Die frühesten Spuren der eingangs erwähnten musikalischen Emigration reichen bis Mitte des 15. Jh. zurück. Der in Ljubljana geborene Jurij Slatkonja (1456- 1522) war Wiener Bischof und Kapellmeister der Kapelle von Kaiser Maximilian I. Es wird vermutet, dass auch einstimmige Lieder auf ihn zurückzuführen sind. Als Dirigent und künstlerischer Leiter verhalf er der Kapelle innerhalb Mitteleuropas zu Bekanntheit und trug so zur Pflege der mitteleuropäischen Musikkultur bei.[2]
Als nächster Vertreter sei der Renaissance- Komponist Jacobus Gallus genannt, dessen Werke mit den Kompositionen der venezianischen Schule verwandt sind.[3] Über die Jugend Jacobus Gallus (*3. Juli 1550 in Reifniz/Unterkrain, + 18 Juli 1591 in Prag) und vor allem über seinen musikalischen Werdegang ist uns wenig überliefert. Nachdem er seine Heimat verlassen hatte, verweilte er im niederösterreichischen Stift Melk, wo er einige Jahre mit dem Singmeister L. de Sayve kooperierte. Dort entstand auch Gallus 4. Messebuch, welches er Johannes Rueff, dem Abt von Zwettel, widmete. Dieser bat ihn nicht nur um diese Komposition, sondern regte auch die Entstehung seines lucubratiuncularum an.[4] Anschließend wurde er Mitglied der Hofkapelle (1574/75) in Wien.[5]
Ein Zeitgenosse Gallus und weiterer Vertreter einer musikbezogenen Emigration war Matej aus Celje, einer der wichtigsten Bassisten seiner Zeit und Sänger der Wiener Hofkapelle in den Jahren 1567-1580. Weitere Komponisten, deren Schaffen in Österreich Früchte trug, waren Daniel Lagkhner, der als Organist beim Baron Losenstein in Niederösterreich tätig war, Krstnik Dolar, der die musikalische Tätigkeit in der Jesuitenkirche am Hof in Wien leitete und Jurij Prenner, dem ersten Komponisten mit dem Beinamen Carniolus, der Anfang des 16. Jahrhunderts in Prag und Wien wirkte.[5]
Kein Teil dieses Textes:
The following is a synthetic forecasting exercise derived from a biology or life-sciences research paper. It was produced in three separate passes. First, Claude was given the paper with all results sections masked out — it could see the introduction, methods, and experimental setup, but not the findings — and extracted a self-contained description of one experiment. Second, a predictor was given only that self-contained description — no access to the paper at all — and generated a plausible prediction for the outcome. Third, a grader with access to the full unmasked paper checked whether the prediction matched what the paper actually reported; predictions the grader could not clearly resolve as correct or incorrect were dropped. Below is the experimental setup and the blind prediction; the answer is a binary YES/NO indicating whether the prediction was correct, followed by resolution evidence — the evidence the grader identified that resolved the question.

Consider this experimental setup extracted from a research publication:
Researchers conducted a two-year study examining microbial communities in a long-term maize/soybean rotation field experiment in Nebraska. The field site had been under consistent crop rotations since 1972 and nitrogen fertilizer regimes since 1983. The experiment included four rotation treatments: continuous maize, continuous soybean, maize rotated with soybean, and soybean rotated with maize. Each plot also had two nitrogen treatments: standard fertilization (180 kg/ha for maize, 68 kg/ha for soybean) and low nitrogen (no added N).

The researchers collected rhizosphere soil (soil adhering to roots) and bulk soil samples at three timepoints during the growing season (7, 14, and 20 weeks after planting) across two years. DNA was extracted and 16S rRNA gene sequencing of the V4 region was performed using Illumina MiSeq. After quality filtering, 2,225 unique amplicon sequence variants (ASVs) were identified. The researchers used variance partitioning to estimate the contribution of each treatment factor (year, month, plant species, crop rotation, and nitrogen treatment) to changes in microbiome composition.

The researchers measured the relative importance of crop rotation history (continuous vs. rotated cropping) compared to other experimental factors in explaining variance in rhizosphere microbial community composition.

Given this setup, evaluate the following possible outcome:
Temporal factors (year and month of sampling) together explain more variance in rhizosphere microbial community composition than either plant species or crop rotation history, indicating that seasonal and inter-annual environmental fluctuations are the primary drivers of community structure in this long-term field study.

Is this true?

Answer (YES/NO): YES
Im Zuge einer auf eine Emanzipation der slowenischen Musik ausgerichteten Nationalbewegung kam es zur Förderung der Musikproduktion und Gründung mehrerer Chorvereine, der Dramatischen Gesellschaft (1867), und der Glasbena Matica (1872) in Liubljana. Aus dieser Zeit stammte der Komponist Benjamin Ipavec.[6] Der naturwissenschaftlich und musikalisch begabte Benjamin Ipavec (*24. Dez. 1829 in Sentjur bei Celje, Slovenien) studierte in den 1850er Jahren zunächst Medizin in Graz und zeitgleich Kontrapunkt und Orchestration bei Wilhelm Mayer (W.A Rémy). Ebenfalls in Graz erfolgte die Leitung des Chores der Gesellschaft Slovenija, bevor er bis 1858 nach Wien ging und dort verblieb. Nach seiner Tätigkeit als Assistenzarzt am Landeskrankenhaus in Graz (1858- 1865) leitete er anschließend eine eigene Praxis (1865- 1871) und war schließlich als Chefarzt an der Kinderklinik ,Hl. Anna‘ (1871-1898) tätig. Er verstarb am 20. Dez. 1909 in Graz.[7]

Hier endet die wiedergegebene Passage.